Daudet verhaalt, hoe de Prins van Olmütz de jonge vrouw van zijn buurman weet mee te tronen, om eene reis per jacht rondom de wereld te maken, rien que ça. Zoodra ze op de Middellandsche zee onder zeil zijn, lijdt Lydie aan hevige aanvallen van zeeziekte. Daar de Prins aan volkomen gemis van geweten en gemoed laboreert, begint hem dezen tegenspoed oogenblikkelijk zoo te vervelen, dat hij te Monaco aan land gaat, en al zijn geld verspeelt. Hij merkt nu voor het eerst op, dat de door hem geschaakte vrouw te groote handen en voeten heeft, waaruit hij opmaakt, dat ze van zeer burgerlijke geboorte zal zijn. Hij minacht haar als een stuk speelgoed, dat niet meer behaagt. Hij schrijft aan een vriend - ook du dernier bateau: - ‘Je pense au cri d'horreur qu'elle pousserait, si elle entrait dans moi subitement; ce moi, tellement obscur et trouble qui je m'y perds, que j'y ai peur, si elle l'habitait tout à coup.’

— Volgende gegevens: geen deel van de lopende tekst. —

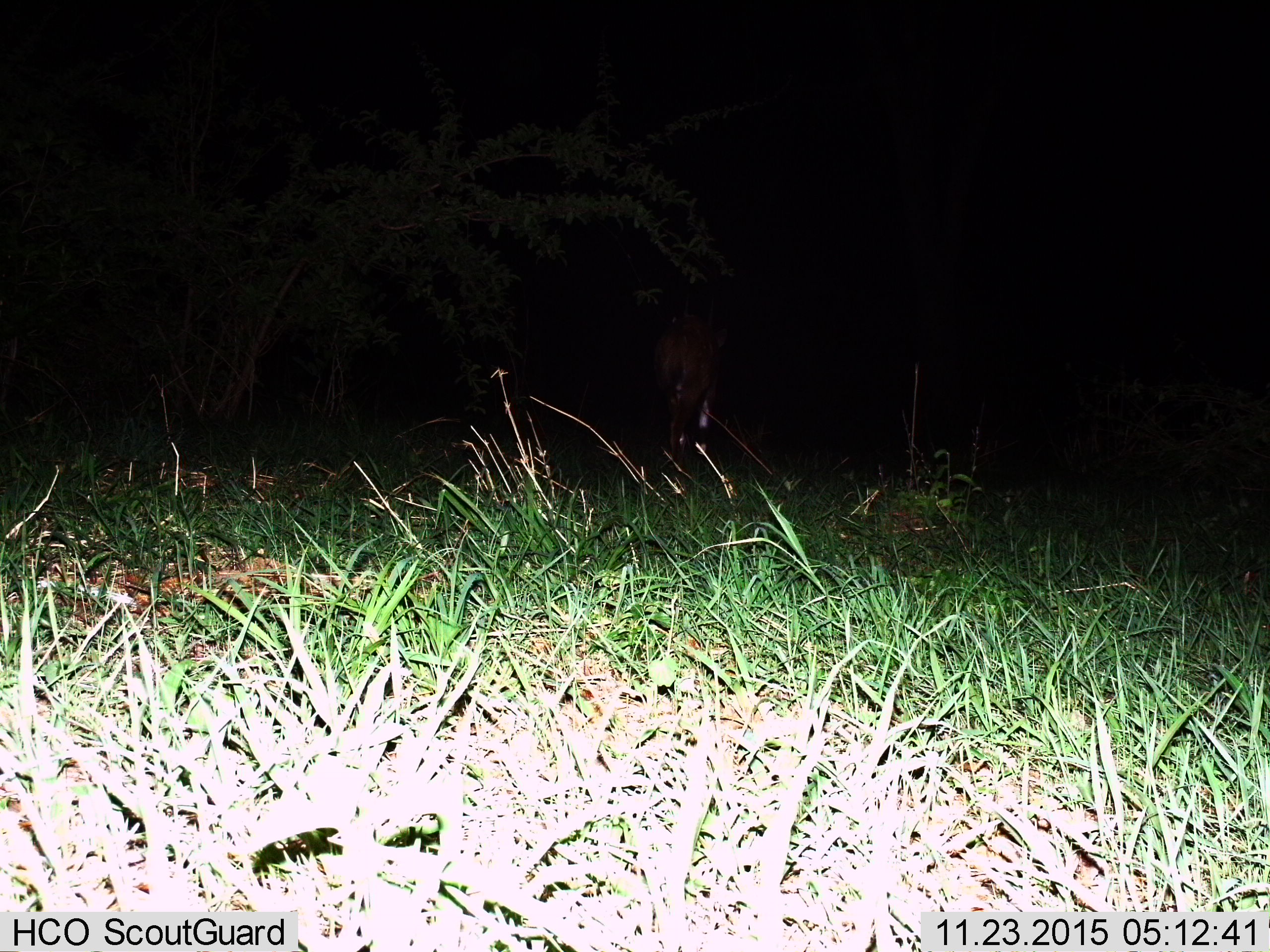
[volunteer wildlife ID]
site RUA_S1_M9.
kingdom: Animalia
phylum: Chordata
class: Mammalia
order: Artiodactyla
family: Bovidae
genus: Tragelaphus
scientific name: Tragelaphus scriptus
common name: bushbuck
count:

Het ziet er zeer zwart uit in dat ‘moi’ van den Prins. Hij zegt met de grootste bedaardheid: ‘Patrie, drapeau, famille, n'éveillent en moi qui des échos hypocrites, du vent, du son.’ Hij meent, dat de studie der Duitsche wijsbegeerte velen der jongste Franschen zoo doet gevoelen; hij noemt Kant, Hartmann, ‘surtout l'autre, le fameux’ (hoogstwaarschijnlijk Schopenhauer) als oorzaak der ‘lassitude et décrépitude morales.’ Het spreekt vanzelf, dat niemand hem op zijn woord gelooft, zelfs hij zelf niet.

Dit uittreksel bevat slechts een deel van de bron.